Data records -
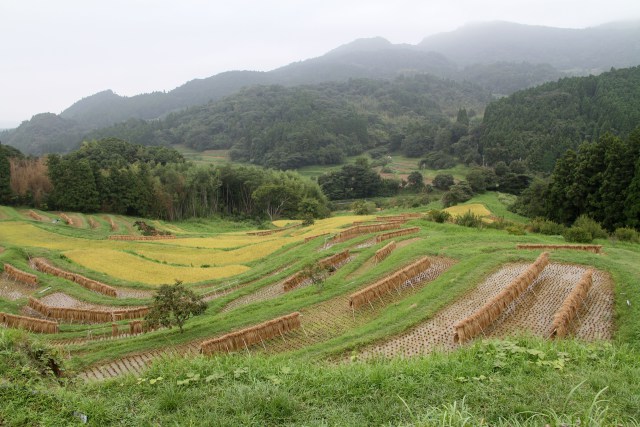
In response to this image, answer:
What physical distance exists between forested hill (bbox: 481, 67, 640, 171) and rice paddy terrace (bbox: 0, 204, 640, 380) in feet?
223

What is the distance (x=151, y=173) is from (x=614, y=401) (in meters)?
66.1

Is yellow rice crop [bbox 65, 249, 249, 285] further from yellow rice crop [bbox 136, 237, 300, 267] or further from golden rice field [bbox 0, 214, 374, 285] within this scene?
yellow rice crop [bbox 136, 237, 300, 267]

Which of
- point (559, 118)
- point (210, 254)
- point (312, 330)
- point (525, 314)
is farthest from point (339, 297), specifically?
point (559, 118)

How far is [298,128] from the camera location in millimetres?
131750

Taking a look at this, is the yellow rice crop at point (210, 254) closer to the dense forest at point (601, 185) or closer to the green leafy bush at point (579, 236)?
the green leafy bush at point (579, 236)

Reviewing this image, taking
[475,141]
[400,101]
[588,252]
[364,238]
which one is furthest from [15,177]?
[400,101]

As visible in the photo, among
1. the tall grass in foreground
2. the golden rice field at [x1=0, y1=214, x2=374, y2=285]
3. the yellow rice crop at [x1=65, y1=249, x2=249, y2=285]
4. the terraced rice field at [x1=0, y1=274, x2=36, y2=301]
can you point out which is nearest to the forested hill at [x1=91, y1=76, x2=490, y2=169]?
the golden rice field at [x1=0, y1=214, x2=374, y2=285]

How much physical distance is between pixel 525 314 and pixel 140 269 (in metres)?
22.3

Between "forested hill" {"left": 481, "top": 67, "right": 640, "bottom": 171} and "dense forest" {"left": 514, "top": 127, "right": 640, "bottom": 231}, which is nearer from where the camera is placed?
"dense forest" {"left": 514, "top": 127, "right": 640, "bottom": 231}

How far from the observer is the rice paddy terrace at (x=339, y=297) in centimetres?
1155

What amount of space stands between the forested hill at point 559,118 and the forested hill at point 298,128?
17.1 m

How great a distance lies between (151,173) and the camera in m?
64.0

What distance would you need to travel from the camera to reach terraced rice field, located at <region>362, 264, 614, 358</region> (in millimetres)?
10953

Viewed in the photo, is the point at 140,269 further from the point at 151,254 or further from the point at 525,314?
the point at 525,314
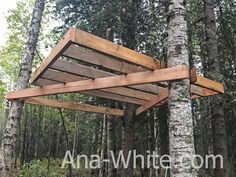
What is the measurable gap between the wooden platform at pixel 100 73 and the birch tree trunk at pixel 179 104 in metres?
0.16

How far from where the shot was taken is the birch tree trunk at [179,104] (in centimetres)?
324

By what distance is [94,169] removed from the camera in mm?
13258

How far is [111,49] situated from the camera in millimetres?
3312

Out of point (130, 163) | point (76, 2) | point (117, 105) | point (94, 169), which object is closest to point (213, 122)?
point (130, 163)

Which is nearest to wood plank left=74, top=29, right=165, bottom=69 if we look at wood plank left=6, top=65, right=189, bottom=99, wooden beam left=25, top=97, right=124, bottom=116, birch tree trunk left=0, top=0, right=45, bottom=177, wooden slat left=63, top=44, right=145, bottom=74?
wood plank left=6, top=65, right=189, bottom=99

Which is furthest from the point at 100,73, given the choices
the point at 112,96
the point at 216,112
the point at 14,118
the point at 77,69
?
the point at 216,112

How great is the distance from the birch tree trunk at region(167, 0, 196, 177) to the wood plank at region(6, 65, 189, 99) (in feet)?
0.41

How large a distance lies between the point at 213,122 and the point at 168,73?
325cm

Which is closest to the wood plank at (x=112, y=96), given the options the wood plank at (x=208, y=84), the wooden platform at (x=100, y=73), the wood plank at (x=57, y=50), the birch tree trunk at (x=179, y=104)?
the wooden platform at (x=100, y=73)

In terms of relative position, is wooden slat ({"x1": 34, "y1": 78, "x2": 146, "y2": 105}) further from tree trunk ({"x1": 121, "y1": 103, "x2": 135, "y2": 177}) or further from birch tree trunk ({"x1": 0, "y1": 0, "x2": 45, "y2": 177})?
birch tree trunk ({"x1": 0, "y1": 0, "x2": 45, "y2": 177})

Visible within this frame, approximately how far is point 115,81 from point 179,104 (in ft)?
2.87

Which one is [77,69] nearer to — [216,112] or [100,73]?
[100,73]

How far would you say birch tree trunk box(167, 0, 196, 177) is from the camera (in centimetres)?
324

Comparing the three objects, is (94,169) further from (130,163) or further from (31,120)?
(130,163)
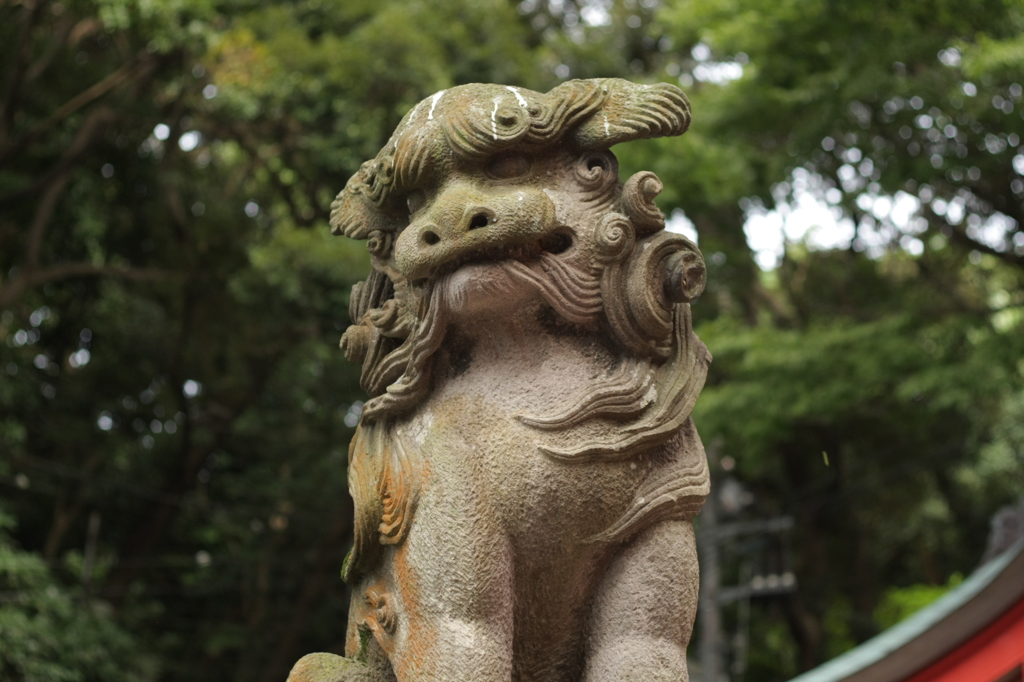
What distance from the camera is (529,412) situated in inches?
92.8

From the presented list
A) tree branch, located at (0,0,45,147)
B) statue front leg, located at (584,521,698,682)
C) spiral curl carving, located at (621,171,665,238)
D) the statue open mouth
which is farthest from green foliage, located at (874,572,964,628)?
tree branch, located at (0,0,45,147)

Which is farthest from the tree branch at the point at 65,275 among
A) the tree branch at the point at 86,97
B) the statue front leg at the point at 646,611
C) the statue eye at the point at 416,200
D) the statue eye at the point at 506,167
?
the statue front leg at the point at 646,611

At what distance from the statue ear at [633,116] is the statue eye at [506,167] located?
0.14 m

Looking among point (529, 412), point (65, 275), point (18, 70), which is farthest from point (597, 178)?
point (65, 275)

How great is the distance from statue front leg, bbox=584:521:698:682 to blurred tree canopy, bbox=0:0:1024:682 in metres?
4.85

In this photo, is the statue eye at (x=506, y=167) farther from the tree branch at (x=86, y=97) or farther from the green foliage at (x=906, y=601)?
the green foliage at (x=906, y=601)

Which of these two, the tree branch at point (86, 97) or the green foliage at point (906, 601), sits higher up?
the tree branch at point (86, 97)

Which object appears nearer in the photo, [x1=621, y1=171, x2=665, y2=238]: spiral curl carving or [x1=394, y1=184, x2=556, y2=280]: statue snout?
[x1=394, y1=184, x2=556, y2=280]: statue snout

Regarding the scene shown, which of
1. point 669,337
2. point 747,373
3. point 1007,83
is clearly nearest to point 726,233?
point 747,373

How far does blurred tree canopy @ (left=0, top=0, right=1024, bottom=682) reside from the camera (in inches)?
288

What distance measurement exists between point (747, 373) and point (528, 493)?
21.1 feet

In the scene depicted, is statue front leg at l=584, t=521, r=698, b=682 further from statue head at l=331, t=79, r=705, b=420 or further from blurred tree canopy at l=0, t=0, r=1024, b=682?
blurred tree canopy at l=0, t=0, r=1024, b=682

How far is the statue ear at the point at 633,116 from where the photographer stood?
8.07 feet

Work required - Copy out exactly the lines running from the line with "Regarding the scene shown, which of" to the end of the records, inclusive.

Solution to this exercise -
Regarding the scene shown, which of
1. point 669,337
2. point 747,373
3. point 1007,83
is clearly nearest to point 726,233?
point 747,373

How far does blurred tree canopy @ (left=0, top=0, right=1024, bottom=682) reside from the camera (in inches)?
288

What distance measurement exists between point (747, 373) and point (528, 493)?
21.1 feet

In the scene depicted, is statue front leg at l=584, t=521, r=698, b=682 further from statue head at l=331, t=79, r=705, b=420 or further from blurred tree canopy at l=0, t=0, r=1024, b=682?
blurred tree canopy at l=0, t=0, r=1024, b=682

How far is the statue ear at the point at 633,116 from where the photographer stood?
8.07 feet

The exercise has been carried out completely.